Collection entries

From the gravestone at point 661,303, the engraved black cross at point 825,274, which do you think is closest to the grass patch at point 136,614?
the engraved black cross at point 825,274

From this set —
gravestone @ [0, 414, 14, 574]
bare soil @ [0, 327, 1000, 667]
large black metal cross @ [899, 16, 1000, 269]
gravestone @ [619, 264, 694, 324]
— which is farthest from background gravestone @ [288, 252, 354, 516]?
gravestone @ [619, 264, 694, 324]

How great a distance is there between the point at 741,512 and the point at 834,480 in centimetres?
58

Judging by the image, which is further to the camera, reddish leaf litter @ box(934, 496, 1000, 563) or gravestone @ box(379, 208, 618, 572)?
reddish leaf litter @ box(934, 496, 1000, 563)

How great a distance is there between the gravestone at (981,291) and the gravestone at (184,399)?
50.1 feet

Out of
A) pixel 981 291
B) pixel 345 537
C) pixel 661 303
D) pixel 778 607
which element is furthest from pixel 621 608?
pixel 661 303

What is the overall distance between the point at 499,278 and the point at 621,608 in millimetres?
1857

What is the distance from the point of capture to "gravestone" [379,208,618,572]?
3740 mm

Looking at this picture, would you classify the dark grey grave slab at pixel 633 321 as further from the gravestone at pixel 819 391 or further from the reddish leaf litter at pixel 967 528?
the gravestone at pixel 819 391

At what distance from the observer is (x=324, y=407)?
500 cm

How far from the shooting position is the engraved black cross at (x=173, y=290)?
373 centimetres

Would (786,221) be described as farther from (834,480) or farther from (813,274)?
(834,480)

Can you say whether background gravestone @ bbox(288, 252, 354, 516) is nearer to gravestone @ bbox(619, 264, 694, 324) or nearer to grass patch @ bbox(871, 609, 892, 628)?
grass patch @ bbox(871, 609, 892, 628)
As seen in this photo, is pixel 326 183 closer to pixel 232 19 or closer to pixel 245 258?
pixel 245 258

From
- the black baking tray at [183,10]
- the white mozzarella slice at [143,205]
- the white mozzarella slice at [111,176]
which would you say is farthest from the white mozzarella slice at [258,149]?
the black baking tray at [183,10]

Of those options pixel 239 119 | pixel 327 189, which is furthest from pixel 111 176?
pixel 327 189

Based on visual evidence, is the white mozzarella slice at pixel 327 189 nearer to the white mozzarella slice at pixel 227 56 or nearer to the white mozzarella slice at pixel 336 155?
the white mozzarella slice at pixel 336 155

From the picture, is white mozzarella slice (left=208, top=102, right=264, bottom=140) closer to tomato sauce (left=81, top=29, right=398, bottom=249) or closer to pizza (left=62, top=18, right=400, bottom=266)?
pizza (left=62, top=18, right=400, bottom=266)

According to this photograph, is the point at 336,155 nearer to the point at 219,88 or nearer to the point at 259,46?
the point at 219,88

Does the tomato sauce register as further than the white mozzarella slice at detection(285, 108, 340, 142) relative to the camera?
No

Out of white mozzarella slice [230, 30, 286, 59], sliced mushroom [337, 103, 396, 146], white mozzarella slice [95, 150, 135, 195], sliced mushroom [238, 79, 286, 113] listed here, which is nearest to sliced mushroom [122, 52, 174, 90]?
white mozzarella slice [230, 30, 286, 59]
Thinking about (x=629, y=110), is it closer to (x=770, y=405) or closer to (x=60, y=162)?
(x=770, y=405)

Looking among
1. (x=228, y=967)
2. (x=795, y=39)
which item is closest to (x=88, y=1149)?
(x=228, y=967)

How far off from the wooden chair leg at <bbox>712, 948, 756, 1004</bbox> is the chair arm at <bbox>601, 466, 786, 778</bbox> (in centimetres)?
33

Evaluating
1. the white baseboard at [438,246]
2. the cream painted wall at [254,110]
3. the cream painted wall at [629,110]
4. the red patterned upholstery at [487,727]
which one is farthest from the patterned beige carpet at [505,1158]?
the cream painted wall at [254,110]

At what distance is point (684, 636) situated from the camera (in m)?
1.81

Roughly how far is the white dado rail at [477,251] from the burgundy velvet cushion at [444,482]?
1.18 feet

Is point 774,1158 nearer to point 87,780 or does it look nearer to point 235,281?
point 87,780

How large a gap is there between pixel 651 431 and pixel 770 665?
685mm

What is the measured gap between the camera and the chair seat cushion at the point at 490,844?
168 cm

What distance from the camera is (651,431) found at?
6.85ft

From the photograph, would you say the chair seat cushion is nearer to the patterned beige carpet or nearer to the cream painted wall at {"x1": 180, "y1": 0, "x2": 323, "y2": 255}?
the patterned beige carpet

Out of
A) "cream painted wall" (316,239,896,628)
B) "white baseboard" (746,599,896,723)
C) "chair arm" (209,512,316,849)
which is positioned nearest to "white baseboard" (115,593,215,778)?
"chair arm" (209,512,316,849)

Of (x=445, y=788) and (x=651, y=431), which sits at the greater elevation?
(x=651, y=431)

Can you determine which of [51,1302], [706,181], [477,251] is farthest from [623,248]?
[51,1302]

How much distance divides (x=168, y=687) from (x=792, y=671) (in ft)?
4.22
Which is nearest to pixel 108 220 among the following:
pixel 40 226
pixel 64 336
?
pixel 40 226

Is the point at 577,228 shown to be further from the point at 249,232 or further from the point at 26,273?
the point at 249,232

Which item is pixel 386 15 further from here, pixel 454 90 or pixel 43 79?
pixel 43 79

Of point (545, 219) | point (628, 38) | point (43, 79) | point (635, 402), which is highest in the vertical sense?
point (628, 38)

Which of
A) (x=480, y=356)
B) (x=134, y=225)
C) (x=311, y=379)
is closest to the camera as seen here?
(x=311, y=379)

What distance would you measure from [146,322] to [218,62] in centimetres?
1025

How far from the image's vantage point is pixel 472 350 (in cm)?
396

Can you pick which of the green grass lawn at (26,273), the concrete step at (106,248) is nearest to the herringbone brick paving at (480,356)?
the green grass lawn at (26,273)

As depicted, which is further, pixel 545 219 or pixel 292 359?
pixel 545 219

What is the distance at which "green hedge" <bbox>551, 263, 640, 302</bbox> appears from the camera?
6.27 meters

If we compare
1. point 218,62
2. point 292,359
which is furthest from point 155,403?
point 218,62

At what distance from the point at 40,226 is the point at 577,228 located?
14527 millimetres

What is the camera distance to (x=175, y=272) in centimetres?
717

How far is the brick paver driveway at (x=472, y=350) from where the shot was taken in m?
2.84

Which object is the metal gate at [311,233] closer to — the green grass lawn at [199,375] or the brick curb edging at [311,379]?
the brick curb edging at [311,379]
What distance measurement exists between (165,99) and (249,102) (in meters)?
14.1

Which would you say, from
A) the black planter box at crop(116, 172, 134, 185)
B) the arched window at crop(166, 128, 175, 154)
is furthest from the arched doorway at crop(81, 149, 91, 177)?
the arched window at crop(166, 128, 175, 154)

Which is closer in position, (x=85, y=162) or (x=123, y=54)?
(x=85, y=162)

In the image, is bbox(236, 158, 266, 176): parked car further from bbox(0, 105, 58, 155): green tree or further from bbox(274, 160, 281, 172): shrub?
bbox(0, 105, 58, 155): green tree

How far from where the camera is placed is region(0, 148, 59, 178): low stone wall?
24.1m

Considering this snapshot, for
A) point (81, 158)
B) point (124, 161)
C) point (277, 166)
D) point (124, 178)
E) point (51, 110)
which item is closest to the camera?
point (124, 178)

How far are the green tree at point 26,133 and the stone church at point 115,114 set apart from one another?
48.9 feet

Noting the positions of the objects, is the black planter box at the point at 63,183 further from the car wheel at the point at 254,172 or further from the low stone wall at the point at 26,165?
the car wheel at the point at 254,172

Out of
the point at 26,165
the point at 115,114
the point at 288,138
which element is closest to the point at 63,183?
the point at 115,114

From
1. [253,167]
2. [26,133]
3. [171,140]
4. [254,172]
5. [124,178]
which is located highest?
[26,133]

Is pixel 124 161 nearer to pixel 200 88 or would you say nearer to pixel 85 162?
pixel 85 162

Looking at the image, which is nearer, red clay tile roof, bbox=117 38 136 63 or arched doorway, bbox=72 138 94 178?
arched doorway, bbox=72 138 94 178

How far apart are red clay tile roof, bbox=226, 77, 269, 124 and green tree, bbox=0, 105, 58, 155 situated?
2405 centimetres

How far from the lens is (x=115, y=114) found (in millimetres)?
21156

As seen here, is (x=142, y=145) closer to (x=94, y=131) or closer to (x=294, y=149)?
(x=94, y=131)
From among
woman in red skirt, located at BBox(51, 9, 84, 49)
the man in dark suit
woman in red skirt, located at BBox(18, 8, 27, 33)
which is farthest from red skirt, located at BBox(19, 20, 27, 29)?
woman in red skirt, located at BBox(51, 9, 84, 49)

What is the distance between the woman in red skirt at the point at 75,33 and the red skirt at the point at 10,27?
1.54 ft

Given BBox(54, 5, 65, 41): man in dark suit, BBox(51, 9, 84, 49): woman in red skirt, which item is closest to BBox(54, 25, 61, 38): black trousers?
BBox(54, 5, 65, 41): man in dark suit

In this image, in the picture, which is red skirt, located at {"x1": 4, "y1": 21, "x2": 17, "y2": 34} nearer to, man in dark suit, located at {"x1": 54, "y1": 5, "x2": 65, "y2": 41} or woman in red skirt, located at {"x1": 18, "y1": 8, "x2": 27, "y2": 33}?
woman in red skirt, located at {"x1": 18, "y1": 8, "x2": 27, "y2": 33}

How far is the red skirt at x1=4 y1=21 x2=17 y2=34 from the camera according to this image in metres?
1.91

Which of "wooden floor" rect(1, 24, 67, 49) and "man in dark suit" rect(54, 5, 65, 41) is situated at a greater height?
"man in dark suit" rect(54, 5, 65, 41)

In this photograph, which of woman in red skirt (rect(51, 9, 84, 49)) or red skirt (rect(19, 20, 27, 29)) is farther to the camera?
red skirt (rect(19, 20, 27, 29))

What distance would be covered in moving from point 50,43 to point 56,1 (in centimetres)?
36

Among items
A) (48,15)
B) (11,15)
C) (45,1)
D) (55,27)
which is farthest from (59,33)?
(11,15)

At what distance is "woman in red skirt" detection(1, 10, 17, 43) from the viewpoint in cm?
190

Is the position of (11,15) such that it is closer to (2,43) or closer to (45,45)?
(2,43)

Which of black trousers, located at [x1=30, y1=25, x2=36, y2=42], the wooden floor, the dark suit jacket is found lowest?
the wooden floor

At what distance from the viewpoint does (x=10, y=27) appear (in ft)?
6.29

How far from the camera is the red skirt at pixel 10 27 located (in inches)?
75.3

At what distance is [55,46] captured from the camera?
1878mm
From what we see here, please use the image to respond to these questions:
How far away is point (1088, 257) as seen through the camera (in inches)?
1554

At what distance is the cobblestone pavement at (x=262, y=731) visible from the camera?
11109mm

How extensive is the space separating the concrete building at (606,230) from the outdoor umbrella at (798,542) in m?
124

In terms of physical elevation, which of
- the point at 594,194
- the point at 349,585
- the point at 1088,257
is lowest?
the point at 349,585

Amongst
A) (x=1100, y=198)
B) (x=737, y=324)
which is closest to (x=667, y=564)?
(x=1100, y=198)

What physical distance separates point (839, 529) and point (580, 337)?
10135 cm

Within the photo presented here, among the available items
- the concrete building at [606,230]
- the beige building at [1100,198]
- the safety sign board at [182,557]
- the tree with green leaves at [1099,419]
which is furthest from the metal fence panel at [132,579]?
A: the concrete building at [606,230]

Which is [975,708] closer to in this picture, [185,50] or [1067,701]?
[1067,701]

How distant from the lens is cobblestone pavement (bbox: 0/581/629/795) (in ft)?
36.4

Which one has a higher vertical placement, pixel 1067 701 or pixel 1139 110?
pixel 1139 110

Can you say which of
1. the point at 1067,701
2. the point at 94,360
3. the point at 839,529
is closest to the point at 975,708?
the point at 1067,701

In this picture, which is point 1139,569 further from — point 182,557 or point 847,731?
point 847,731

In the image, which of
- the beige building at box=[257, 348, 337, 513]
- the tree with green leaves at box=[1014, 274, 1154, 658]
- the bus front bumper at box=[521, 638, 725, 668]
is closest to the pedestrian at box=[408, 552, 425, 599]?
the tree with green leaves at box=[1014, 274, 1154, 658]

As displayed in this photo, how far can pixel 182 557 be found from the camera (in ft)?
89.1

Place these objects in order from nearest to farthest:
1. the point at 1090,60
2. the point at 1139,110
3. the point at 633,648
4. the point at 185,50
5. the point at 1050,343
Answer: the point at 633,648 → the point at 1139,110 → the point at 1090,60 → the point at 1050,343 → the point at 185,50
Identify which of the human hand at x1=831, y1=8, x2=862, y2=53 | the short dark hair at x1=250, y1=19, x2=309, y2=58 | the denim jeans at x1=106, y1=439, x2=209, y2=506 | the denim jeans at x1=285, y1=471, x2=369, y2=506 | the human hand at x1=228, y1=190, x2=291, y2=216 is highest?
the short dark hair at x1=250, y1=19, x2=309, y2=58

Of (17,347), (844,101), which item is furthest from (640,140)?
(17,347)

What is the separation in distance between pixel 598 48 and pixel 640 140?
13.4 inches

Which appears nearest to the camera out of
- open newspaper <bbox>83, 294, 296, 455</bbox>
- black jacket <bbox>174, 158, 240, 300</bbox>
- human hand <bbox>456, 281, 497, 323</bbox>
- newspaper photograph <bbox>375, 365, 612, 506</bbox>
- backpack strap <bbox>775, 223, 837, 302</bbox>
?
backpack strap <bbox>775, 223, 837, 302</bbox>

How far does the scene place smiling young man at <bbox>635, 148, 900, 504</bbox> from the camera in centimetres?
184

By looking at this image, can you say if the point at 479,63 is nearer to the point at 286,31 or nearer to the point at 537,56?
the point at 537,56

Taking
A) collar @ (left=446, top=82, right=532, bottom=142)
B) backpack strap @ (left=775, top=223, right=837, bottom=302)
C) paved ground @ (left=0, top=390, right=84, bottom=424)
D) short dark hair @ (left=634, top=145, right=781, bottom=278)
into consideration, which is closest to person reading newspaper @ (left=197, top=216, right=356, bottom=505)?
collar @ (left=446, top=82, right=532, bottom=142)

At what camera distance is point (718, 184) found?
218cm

- SHORT TASK -
Transcribe the records above exactly, but only from the line that contains "In this picture, which" through their final line, inclusive.

- FINAL ANSWER -
In this picture, which is point 1139,569 further from — point 182,557 or point 847,731?
point 847,731

In the image, which of
- the beige building at box=[257, 348, 337, 513]
- the tree with green leaves at box=[1014, 274, 1154, 658]
- the bus front bumper at box=[521, 638, 725, 668]
is closest to the pedestrian at box=[408, 552, 425, 599]?
the tree with green leaves at box=[1014, 274, 1154, 658]

As displayed in this photo, how far can pixel 182 557 be found from the camera (in ft)?
89.1

Place these objects in order from nearest to farthest:
1. the point at 1090,60
2. the point at 1139,110
3. the point at 633,648
4. the point at 185,50
5. the point at 1050,343
Answer: the point at 633,648 → the point at 1139,110 → the point at 1090,60 → the point at 1050,343 → the point at 185,50
Identify which of the human hand at x1=831, y1=8, x2=862, y2=53 | the short dark hair at x1=250, y1=19, x2=309, y2=58 | the denim jeans at x1=106, y1=439, x2=209, y2=506 | the denim jeans at x1=285, y1=471, x2=369, y2=506 | the human hand at x1=228, y1=190, x2=291, y2=216 is highest?
the short dark hair at x1=250, y1=19, x2=309, y2=58

Of (17,347), (844,101), which item is furthest from (640,140)?
(17,347)

What is the separation in distance between pixel 598 48 and pixel 640 140?
13.4 inches

Which appears nearest to the camera out of
- open newspaper <bbox>83, 294, 296, 455</bbox>
- black jacket <bbox>174, 158, 240, 300</bbox>
- human hand <bbox>456, 281, 497, 323</bbox>
- newspaper photograph <bbox>375, 365, 612, 506</bbox>
- backpack strap <bbox>775, 223, 837, 302</bbox>
?
backpack strap <bbox>775, 223, 837, 302</bbox>

How far does the scene place smiling young man at <bbox>635, 148, 900, 504</bbox> from the camera in centimetres?
184

By looking at this image, can you say if the point at 479,63 is nearer to the point at 286,31 or nearer to the point at 537,56?
the point at 537,56

Taking
A) collar @ (left=446, top=82, right=532, bottom=142)
B) backpack strap @ (left=775, top=223, right=837, bottom=302)
C) paved ground @ (left=0, top=390, right=84, bottom=424)
D) short dark hair @ (left=634, top=145, right=781, bottom=278)
into consideration, which is closest to person reading newspaper @ (left=197, top=216, right=356, bottom=505)?
collar @ (left=446, top=82, right=532, bottom=142)

At what camera distance is point (718, 184) found?
218cm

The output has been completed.